Allahü teâlâ, hak sahibine, (Başını kaldır da, Cennetin şu görkemli köşklerine bak) der. Gerçek sahibi baktıktan sonrasında, (Evet görüyorum. Bu görkemli köşkler, hangi peygamberin yada hangi şehidindir) der. Allahü teâlâ, (İşte o gördüğün göz kamaştırıcı köşkler, bedellerini ödeyenler içindir) buyurur. Adam, (Ya Rabbi bunların bedellerini kim ödeyebilir ki?) der. Allahü teâlâ, (Sen ödeyebilirsin) buyurur. Adam, (Iyi mi ödeyebilirim, neyim var ki?) der. Allahü teâlâ, (Hakkını bu kardeşine bağışlamakla bu köşke haiz olursun) buyurur. Adam derhal, (Bağışladım ya Rabbi) der. Allahü teâlâ, (Haydi kardeşinin elinden tutup Cennete girin) buyurur. Peygamber efendimiz aleyhisselam devam ederek buyurdu ki:
(Tanrı’tan korkun ve aralarınızı düzeltmeye çalışın! Şundan dolayı Allahü teâlâ, kıyamet gününde sizin aralarınızı düzeltir.) [Haraiti]

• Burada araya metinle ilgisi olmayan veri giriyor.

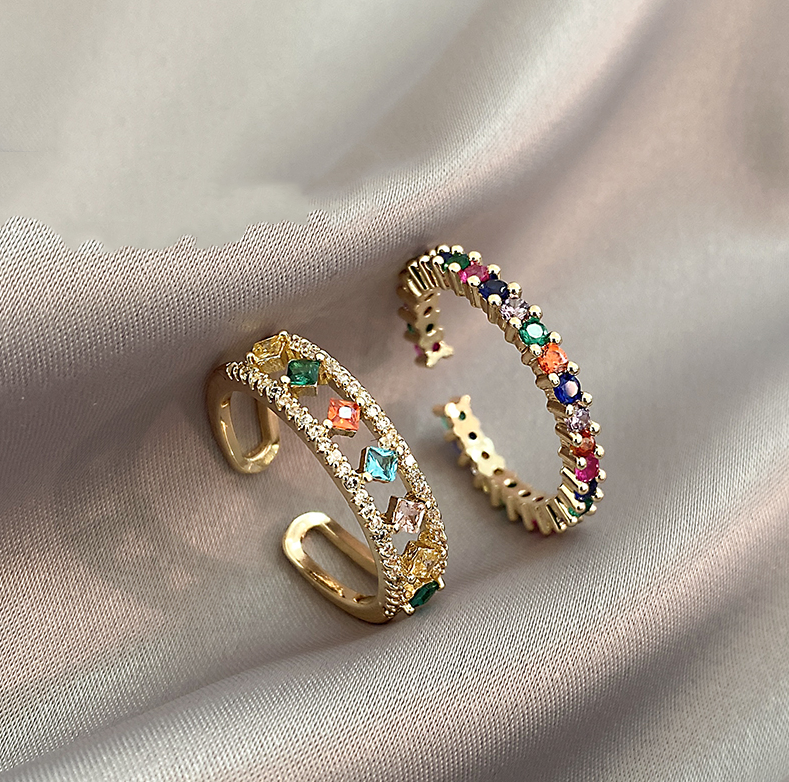 Elegant multi-colored zirconium rings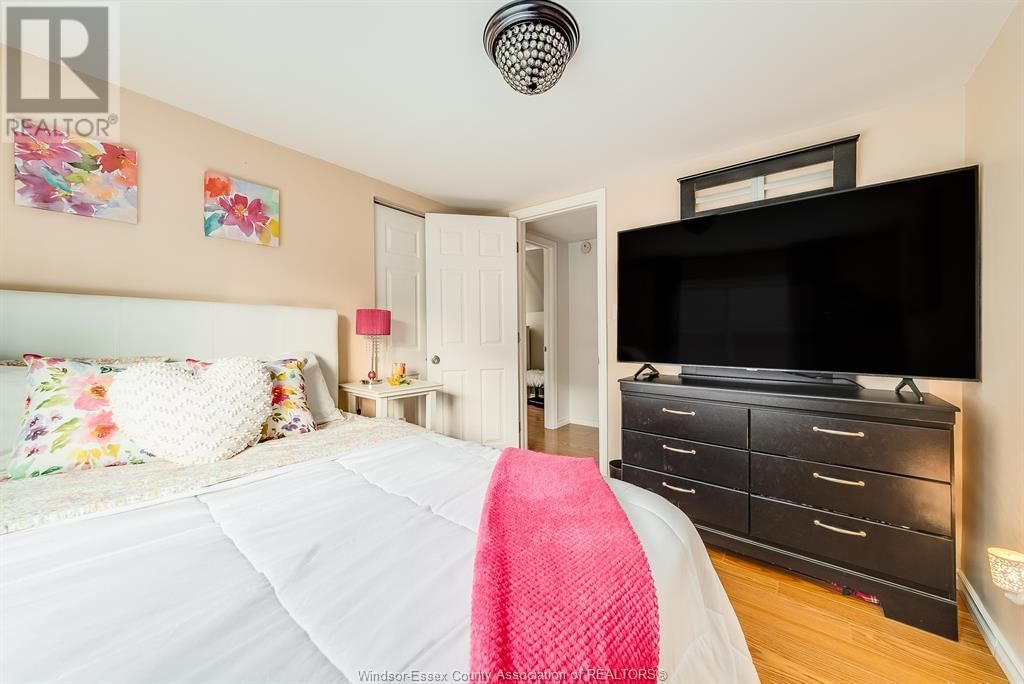 1697 ALBERT RD Image 25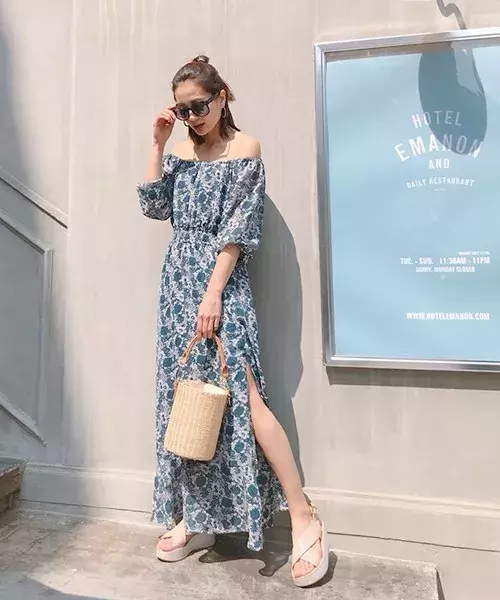 着映えするオフショルワンピで鎖骨美人に 女っぷりを上げる美人ワンピースカタログ ローリエプレス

Karı-kocanın yada dargın iki kişinin arasını düzeltmeye çalışmak fazlaca sevaptır. Hadis-i şerifte buyuruldu ki:
(İki kişinin arasını düzeltmek, nafile oruç ve namazlardan daha faziletlidir.) [Taberani] [Bazı kimseler, namaz kılmayıp, oruç tutmayıp, “Ben iki dargını barıştırdım, çok sevap aldım” derler. Namaz kılmayanın böyle iyiliklerine sevap verilmez. İyiliklere sevap verilebilmesi için doğru iman etme ve namaz kılma şartı vardır.]

Yalan büyük günah olması durumunda birkaç yerde, hayra, iyiliğe vesile olduğundan caizdir. Harpte, düşmanların zararından korunmak için, iki müslümanı barıştırmak için birinden diğerine iyi söz getirmek için caizdir. Ölmemek için leş yemeye benzer. Şundan dolayı bir hadis-i şerifte buyuruldu ki:
(İki kişinin arasını bulmak için hayırlı söz söyleyen yalancı değildir.) [Müslim]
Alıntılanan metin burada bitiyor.